Local government workers are the biggest battalion in our entire movement, organised across the three largest trade unions, and primarily by UNISON. 

It is a third of a century since local government workers last really won a significant national battle over pay. 

It's about time things changed. 

Just once in my life I would like to see UNISON in local government really live up to its potential.

Sunday, December 04, 2022

Lambeth's Living Legend

I am indebted to a recent reader of this blog for kindly reminding me of an event which took place last month at UNISON's national LGBT+ conference.

My old friend, and Lambeth UNISON branch comrade, Jackie Lewis received a well deserved award for lifetime achievement as a trade union activist.

The national trade union rightly recognised Jackie’s decades of pioneering commitment to lesbian and gay (latterly LGBT+) self organisation in the labour movement and to building solidarity with the Palestinian people (it was Jackie who took the case to the Supreme Court to permit local government pension funds to refuse to invest in companies which profit from, for instance, arms sales or the Israeli occupation of the West Bank and Gaza).

However, what are those who admire Jackie's national political activity may not know just how impressive her work at branch level has been for more than 40 years. Having recently had two (rather sad) occasions to remember friends and comrades from the Lambeth branch, the award at LGBT+ conference made me think that I should also place on record my admiration for Jackie while I still can (and while she can read it).

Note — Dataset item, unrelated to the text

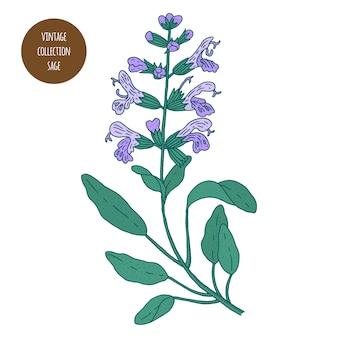 セージ。ヴィンテージ植物学ベクトル手描きイラストが分離されました。スケッチスタイル。キッチンハーブとスパイス。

Jackie Lewis was already a well-established NALGO activist when I arrived to work in Lambeth Council in 1987. Indeed, as I recall, Jackie was Assistant Branch Secretary of NALGO at that time. By the time I became a NALGO branch officer in the early 1990s, Jackie was Convenor of Social Services (becoming convenor of Adult Services this century).

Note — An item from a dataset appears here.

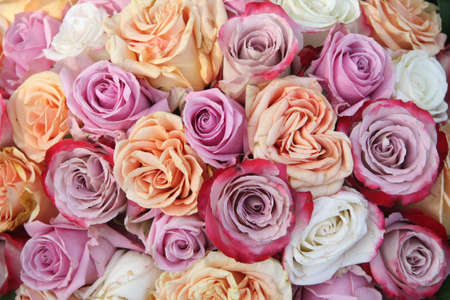A floral arrangement made off big orange, white and purple lila roses Stock Photo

During 25 years as Branch Secretary of the most demanding, exciting, infuriating and wonderful trade union branch I relied upon Jackie Lewis for support in very many ways. Jackie’s diligence, which borders on pedantry, makes her one of the most effective and experienced caseworkers in our movement, and one to whom I would often turn for advice.

Jackie is also an excellent negotiator. Before my time in Lambeth, she had been part of the team who had agreed what was, at the time, the best maternity package in local government. Jackie’s persistence and determination has, over many years, struck fear into the hearts of managers and won their respect (occasionally having the same effect on her Branch Secretary).  

This wasn't only true locally. For most of the past 30 years, Jackie has served on the UNISON Greater London Regional Local Government Committee and its Executive, representing London on the UNISON National Social Services Committee for many years (until a manoeuvering reactionary managed to exclude her). 

Jackie’s knowledge of the wider trade union, having also served for many years on the Regional Committee and attended Conferences and the TUC often benefited the Lambeth branch. Jackie can be relied upon to suggest amendments that might keep a radical motion on the right side of the Standing Orders Committee.   

Most of all, Jackie Lewis is a loyal, dedicated and disciplined trade unionist. In 2004, Jackie was the only member of our branch committee to vote against a conference motion, which I proposed, calling for the resignation of Tony Blair as Prime Minister. However, when, as a branch delegate, she was asked to move the same motion against the opposition of the UNISON NEC, she not only agreed but did so brilliantly. Such understanding of collective discipline and democratic accountability is the measure of a great trade unionist.

Jackie certainly deserve the recognition which she received last month for her national activities, but I think that her service to the workers of Lambeth is the most important and admirable feature of a lifetime of unparalleled activity within our movement.